One is the city's public housing. The other is the pace of closing Rikers Island. Both are clubs the governor uses to whack the mayor, repeatedly.

"I don't think a progressive administration leaves people in NYCHA with no housing and mold and potential lead," Governor Andrew Cuomo said in an interview on NY1 Wednesday.

In the next breath, he said, "I don't believe a progressive administration says it takes me 10 years to build a jail." 

It's no accident Cuomo is seizing on both. Both are sharply in need of changes.

In the governor's telling, that both need changes underscore how de Blasio's falls short in delivering, not just preaching, progressive priorities. And, Cuomo points out, de Blasio's failures jeopardize the very people the mayor purports to champion.

"These tend to be poor, minorities in every case," Cuomo said.

The criticism has de Blasio repeatedly pushing back. He calls NYCHA underfunded but improving. As for Cuomo's move to shut a Rikers wing?

"It's idiotic," de Blasio said.

He spoke in his weekly NY1 segment Monday.

"If the state government said, 'Hey, here's a problem. Let's work together, fix it,' we would happily do it. But that's never the conversation. It's never the conversation," de Blasio said. "It's, gotcha. It's, how we could embarass you."

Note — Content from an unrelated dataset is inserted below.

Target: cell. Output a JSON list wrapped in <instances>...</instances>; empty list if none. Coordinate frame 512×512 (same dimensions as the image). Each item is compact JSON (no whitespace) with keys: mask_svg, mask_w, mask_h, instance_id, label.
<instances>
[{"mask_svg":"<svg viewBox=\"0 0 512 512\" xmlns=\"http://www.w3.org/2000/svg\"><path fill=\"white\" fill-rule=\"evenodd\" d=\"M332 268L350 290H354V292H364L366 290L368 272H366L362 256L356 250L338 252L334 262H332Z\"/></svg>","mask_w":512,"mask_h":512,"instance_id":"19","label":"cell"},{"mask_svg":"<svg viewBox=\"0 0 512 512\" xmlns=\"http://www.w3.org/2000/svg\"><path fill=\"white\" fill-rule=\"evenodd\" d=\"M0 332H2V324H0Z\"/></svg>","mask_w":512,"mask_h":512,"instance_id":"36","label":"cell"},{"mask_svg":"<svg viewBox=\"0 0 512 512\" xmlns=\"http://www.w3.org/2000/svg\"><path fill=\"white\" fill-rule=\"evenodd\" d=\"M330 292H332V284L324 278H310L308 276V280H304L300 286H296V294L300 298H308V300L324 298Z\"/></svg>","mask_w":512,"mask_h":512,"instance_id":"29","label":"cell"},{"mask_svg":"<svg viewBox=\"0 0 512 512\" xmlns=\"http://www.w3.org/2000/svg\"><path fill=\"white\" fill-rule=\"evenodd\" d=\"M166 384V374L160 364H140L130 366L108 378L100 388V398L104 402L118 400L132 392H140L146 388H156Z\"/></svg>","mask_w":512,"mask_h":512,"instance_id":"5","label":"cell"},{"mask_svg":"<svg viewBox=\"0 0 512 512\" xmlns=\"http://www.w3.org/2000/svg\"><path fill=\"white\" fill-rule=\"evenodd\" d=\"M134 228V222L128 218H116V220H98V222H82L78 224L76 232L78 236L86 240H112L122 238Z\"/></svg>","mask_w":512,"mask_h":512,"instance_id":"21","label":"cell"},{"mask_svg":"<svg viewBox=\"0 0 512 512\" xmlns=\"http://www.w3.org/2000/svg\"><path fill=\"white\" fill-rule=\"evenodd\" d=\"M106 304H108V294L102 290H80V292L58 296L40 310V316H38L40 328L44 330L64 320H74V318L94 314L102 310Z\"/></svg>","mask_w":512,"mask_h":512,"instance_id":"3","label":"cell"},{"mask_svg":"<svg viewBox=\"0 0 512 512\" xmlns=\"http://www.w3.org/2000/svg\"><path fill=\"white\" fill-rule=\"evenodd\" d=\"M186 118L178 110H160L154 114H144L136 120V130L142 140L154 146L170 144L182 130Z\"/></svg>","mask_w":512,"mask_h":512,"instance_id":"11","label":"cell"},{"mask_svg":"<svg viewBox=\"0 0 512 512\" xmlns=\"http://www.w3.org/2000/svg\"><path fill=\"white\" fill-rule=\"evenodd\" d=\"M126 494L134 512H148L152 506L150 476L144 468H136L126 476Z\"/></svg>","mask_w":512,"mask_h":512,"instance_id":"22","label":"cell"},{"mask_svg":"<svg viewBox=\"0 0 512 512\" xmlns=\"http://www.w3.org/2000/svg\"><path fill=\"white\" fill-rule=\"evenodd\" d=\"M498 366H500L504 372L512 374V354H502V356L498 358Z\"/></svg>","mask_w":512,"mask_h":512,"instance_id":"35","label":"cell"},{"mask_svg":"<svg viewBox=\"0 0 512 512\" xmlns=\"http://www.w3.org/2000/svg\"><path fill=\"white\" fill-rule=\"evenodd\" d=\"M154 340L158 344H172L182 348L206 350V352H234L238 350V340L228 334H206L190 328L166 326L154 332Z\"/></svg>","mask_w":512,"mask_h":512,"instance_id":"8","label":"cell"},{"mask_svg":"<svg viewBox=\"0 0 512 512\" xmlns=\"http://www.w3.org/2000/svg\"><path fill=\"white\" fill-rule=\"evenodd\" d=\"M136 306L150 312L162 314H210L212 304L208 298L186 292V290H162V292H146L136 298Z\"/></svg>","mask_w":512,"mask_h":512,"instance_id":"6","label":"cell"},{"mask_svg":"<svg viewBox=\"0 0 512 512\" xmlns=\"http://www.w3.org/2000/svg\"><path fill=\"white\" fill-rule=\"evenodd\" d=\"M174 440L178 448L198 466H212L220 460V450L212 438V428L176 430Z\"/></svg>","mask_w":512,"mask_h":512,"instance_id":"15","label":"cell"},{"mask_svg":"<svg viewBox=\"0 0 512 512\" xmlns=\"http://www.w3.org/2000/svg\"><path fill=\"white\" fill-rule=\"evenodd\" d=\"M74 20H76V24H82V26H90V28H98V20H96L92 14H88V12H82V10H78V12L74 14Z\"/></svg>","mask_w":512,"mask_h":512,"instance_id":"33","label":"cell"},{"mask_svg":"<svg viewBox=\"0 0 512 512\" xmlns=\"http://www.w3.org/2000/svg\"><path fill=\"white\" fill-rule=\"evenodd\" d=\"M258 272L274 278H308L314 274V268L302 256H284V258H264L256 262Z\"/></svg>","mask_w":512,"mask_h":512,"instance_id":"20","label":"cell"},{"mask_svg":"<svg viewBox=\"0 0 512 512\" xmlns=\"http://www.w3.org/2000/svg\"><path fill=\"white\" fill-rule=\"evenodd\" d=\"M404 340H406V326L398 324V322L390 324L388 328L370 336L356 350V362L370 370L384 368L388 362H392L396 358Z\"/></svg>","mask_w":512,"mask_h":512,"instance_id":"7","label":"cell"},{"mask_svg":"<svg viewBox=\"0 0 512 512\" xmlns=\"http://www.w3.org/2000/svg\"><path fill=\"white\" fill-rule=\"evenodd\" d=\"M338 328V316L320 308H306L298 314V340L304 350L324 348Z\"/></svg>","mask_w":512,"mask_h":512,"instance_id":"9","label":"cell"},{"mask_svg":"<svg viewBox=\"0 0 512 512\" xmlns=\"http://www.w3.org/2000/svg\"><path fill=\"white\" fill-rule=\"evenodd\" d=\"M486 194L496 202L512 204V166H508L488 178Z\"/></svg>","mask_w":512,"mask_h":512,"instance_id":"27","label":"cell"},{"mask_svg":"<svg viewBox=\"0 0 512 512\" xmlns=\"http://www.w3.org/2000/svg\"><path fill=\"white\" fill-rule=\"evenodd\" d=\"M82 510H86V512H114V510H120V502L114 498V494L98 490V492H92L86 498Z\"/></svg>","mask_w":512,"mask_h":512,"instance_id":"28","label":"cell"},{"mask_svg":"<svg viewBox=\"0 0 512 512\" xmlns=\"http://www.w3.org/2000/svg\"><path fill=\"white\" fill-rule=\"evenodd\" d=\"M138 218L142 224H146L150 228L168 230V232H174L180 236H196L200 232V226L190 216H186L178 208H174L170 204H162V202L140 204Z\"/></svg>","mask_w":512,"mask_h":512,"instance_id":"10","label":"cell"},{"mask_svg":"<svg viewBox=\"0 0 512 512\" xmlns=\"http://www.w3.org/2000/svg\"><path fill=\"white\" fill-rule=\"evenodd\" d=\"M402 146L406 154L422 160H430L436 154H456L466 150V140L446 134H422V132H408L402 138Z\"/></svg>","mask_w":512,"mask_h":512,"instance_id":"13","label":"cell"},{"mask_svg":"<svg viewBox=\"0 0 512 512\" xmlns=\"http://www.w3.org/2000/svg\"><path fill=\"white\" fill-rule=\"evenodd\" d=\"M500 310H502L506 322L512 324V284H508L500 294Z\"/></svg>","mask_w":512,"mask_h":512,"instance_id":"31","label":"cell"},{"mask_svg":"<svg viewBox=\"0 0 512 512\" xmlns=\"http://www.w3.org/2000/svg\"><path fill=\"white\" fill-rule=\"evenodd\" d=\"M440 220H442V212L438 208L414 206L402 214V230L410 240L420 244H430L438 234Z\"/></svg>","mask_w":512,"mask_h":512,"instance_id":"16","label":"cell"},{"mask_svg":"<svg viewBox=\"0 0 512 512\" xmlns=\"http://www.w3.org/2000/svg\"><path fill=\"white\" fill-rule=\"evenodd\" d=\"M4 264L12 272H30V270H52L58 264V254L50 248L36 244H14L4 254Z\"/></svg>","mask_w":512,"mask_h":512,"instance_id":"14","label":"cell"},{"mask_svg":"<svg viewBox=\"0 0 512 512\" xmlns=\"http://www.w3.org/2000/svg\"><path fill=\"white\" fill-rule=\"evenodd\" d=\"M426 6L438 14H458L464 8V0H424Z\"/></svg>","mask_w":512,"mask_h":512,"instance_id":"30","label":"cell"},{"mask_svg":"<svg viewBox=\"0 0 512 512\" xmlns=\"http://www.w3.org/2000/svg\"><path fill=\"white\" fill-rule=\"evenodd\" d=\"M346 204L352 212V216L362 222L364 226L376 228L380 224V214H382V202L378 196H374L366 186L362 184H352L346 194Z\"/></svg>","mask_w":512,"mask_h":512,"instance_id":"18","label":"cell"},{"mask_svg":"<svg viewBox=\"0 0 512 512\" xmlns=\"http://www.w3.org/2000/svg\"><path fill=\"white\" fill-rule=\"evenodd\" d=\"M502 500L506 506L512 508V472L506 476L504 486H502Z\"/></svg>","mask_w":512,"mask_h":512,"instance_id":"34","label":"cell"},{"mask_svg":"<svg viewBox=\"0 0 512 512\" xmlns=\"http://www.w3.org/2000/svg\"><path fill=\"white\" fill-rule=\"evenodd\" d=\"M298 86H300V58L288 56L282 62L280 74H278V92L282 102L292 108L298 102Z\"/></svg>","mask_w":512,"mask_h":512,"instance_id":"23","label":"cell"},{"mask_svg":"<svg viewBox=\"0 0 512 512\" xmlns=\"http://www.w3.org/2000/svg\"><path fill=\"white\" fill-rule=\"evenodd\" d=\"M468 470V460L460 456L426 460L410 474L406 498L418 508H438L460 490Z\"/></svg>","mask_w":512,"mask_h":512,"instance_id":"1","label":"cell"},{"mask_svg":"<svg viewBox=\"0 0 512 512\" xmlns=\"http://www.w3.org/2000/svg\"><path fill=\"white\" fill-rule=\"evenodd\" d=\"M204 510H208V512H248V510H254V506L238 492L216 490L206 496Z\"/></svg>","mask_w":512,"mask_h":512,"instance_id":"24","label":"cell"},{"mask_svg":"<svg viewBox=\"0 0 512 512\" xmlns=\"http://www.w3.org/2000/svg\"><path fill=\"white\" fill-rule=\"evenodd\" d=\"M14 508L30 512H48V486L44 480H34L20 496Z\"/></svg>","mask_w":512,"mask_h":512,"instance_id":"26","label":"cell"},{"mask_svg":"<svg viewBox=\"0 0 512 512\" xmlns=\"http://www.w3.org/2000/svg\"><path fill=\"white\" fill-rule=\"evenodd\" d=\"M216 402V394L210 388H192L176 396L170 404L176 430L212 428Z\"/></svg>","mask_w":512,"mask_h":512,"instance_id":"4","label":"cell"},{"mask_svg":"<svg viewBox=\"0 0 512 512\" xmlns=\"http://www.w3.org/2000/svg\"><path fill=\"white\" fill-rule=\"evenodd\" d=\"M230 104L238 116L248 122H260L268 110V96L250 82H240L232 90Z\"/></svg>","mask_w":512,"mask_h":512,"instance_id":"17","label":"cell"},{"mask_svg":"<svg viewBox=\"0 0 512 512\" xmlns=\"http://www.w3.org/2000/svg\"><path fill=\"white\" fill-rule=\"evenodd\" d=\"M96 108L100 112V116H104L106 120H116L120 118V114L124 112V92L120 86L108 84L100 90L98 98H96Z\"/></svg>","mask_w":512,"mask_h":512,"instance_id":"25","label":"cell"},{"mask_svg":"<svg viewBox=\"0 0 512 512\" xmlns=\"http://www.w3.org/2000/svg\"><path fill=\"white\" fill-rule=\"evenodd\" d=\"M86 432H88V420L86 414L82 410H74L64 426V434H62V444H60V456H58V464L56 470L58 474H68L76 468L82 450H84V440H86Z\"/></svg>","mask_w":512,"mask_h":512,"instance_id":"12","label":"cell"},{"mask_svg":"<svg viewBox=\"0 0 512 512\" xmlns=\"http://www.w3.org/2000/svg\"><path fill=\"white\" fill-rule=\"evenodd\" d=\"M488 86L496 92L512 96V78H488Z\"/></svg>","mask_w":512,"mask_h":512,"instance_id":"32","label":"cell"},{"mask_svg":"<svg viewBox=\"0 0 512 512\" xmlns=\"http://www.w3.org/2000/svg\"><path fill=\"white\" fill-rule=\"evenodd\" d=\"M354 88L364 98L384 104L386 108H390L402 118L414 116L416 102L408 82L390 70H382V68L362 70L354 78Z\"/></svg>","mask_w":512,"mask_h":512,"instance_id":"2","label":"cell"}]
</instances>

Speaking of embarassing, de Blasio brought up the 2015 escape of two state prisoners.

"We have never had a jailbreak from our prison like that," the mayor said.

Cuomo says he may call a NYCHA state of emergency. There already is a federal monitor for Rikers, and there could soon be one for NYCHA, too.

"It's repugnant to me that we need the Trump Administration to come to New York City and tell us we're violating civil rights on Rikers Island, or for the Trump Administration to come into the New York City Housing Authority and say, 'You're mistreating people and you're incompetent in your management,'" Cuomo said. 

There is no indication now that the president himself is taking a close interest in improving NYCHA or Rikers. But by dropping Trump's name, Cuomo appears to be making a point at de Blasio's expense. That is, even the Trump White House would better manage major parts of New York City's government than its own mayor.